The results from the primary analysis of B-27 were reported at the 2001 San Antonio Breast Cancer Symposium. At ASCO, Terry Mamounas, MD, MPH, presented an updated analysis that linked tumor response data to sentinel node biopsy results. Dr. Mamounas is associate professor of surgery, Northeastern Ohio University College of Medicine, Canton.

NSABP B-27 evaluated neoadjuvant Adriamycin/cyclophosphamide (AC) (60/600 mg/m² every 3 weeks) plus docetaxel (Taxotere) (100 mg/m² every 3 weeks) in 2,411 patients with large operable tumors. Patients were randomized to four cycles of AC followed by surgery, four cycles of AC followed by four cycles of docetaxel and then surgery, or four cycles of AC, then surgery, followed by four cycles of docetaxel.

Dr. Mamounas reported on a subset of 428 patients who underwent sentinel node biopsy off protocol at the discretion of their physicians. At least one sentinel node was identified and removed in 363 of these patients, for an 85% identification rate. Identification was not related to the year the procedure was performed, or the age, tumor size, or nodal status of the patient, and was most successful when radioisotope was used.

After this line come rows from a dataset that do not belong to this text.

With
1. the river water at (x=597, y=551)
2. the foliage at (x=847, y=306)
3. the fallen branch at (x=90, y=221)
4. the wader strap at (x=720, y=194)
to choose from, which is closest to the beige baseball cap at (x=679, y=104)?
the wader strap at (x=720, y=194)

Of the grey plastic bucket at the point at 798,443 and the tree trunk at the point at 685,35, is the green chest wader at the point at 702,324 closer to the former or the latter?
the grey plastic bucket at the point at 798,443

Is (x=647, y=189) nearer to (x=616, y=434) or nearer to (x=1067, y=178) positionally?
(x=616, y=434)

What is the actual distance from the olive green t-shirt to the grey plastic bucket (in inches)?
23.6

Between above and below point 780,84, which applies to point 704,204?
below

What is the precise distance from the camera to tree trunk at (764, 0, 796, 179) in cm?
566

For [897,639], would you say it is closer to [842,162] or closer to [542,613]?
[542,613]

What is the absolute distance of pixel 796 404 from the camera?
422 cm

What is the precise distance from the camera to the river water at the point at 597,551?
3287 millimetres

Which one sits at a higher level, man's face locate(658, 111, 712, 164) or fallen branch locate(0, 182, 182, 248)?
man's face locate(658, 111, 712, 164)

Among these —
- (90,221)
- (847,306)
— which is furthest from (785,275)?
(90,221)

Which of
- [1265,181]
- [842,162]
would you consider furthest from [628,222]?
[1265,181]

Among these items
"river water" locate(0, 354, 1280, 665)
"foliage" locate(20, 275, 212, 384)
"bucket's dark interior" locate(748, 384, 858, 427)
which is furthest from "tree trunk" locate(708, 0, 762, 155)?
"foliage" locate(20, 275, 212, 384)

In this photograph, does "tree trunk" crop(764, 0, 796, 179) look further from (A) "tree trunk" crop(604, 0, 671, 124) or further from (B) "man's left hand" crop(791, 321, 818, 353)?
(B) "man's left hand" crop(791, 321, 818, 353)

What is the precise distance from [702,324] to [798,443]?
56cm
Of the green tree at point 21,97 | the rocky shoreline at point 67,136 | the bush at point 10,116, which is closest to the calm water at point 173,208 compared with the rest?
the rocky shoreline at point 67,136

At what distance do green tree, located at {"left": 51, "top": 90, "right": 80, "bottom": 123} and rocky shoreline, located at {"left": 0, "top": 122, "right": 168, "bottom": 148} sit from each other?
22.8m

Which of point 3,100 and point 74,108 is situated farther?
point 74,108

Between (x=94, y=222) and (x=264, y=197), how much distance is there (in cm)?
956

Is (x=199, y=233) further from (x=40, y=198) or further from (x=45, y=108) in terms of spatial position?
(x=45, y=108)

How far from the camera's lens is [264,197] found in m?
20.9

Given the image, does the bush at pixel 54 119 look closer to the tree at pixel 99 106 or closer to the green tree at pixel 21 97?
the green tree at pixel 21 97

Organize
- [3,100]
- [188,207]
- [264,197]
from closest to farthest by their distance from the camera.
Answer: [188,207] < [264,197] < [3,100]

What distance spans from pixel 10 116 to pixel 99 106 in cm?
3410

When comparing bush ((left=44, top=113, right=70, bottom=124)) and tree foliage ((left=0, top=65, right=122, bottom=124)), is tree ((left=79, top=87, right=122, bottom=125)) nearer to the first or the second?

In 343 patients, both sentinel node biopsy and axillary nodal dissections were performed, providing an opportunity to assess the effectiveness of sentinel node biopsy after neoadjuvant therapy.

The sentinel node was positive in 125 patients, and it was the only positive node in 70 patients (56%), Dr. Mamounas said. The sentinel node was negative in 218 patients, and it was falsely negative in 15 of 140 node-positive patients (11%) or 4% of all patients (15 of 343).

"Sentinel lymph node biopsy accurately predicted axillary nodal status in 96% of all patients, and in 89% of all node-positive patients. The overall false-negative rate was 11%," Dr. Mamounas reported. "This rate is similar to other published multicenter trials of sentinel biopsy after breast cancer diagnosis."

The study also examined the false-negative rate for sentinel node biopsy according to tumor response. There was no significant association between the sentinel biopsy false-negative rate and clinical characteristics or tumor response to neoadjuvant chemotherapy. Since patients with a pathologic complete response had the lowest incidence of positive axillary nodes (13%), the error rate with the sentinel biopsy was also the lowest (1.8%) in this group of patients.

"Since these rates are comparable to those obtained by sentinel node biopsy before systemic therapy, they are encouraging and suggest that the sentinel node concept may be applicable in patients who get neoadjuvant chemotherapy," Dr. Mamounas concluded.